··· Exercise data

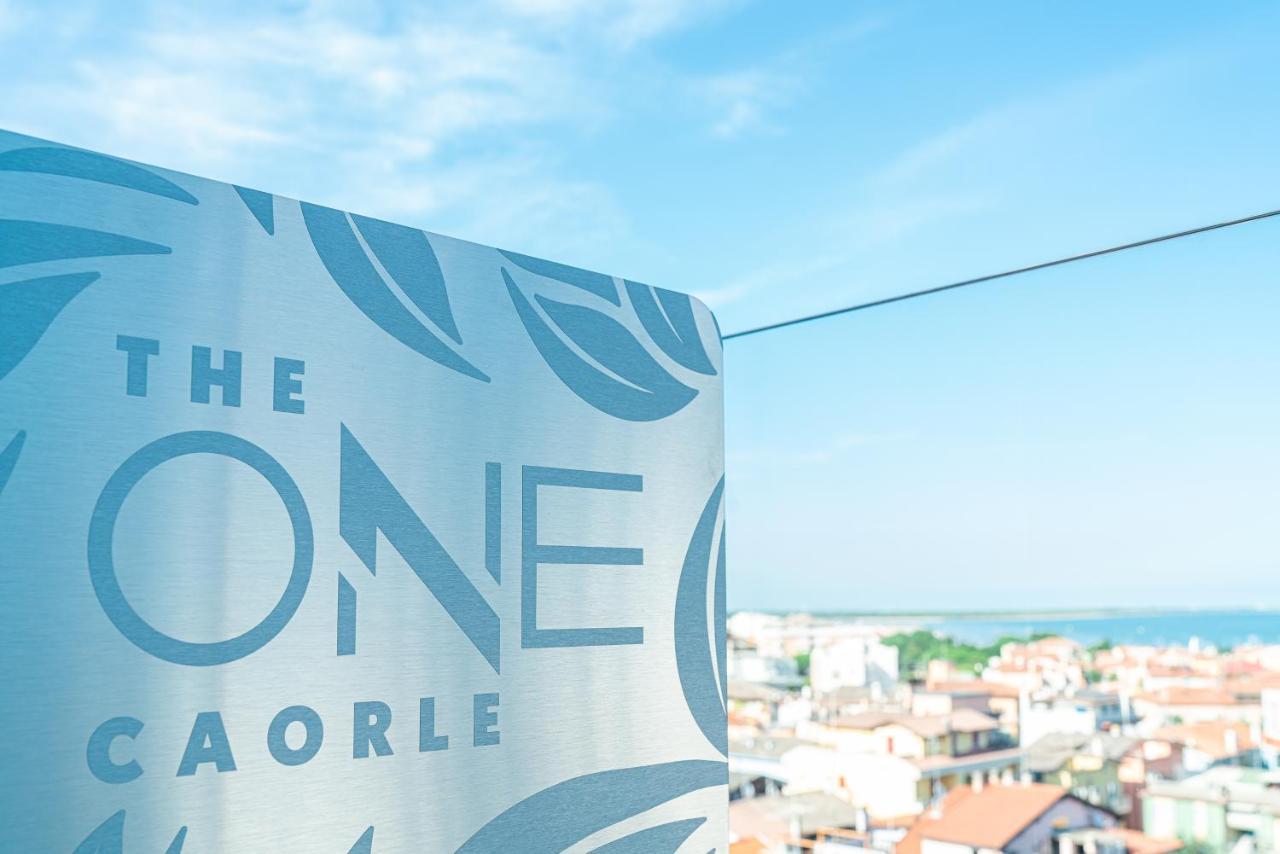 Suite con Vista Mare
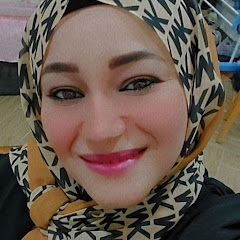 Channel thumbnail for رشا السقا_ rasha Elsaqa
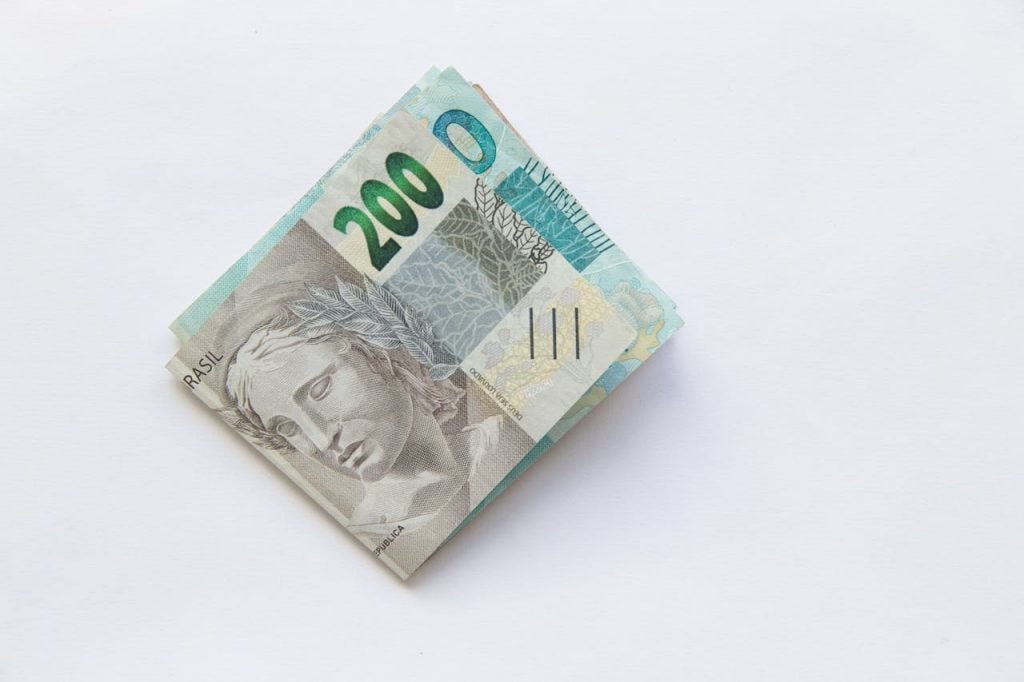13º salário: como preparar o caixa da empresa e evitar aperto financeiro no fim do ano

······

Work task: Please retype the listing above word for word, skipping each picture.

Finished exercise:
 Suite con Vista Mare
 Channel thumbnail for رشا السقا_ rasha Elsaqa
13º salário: como preparar o caixa da empresa e evitar aperto financeiro no fim do ano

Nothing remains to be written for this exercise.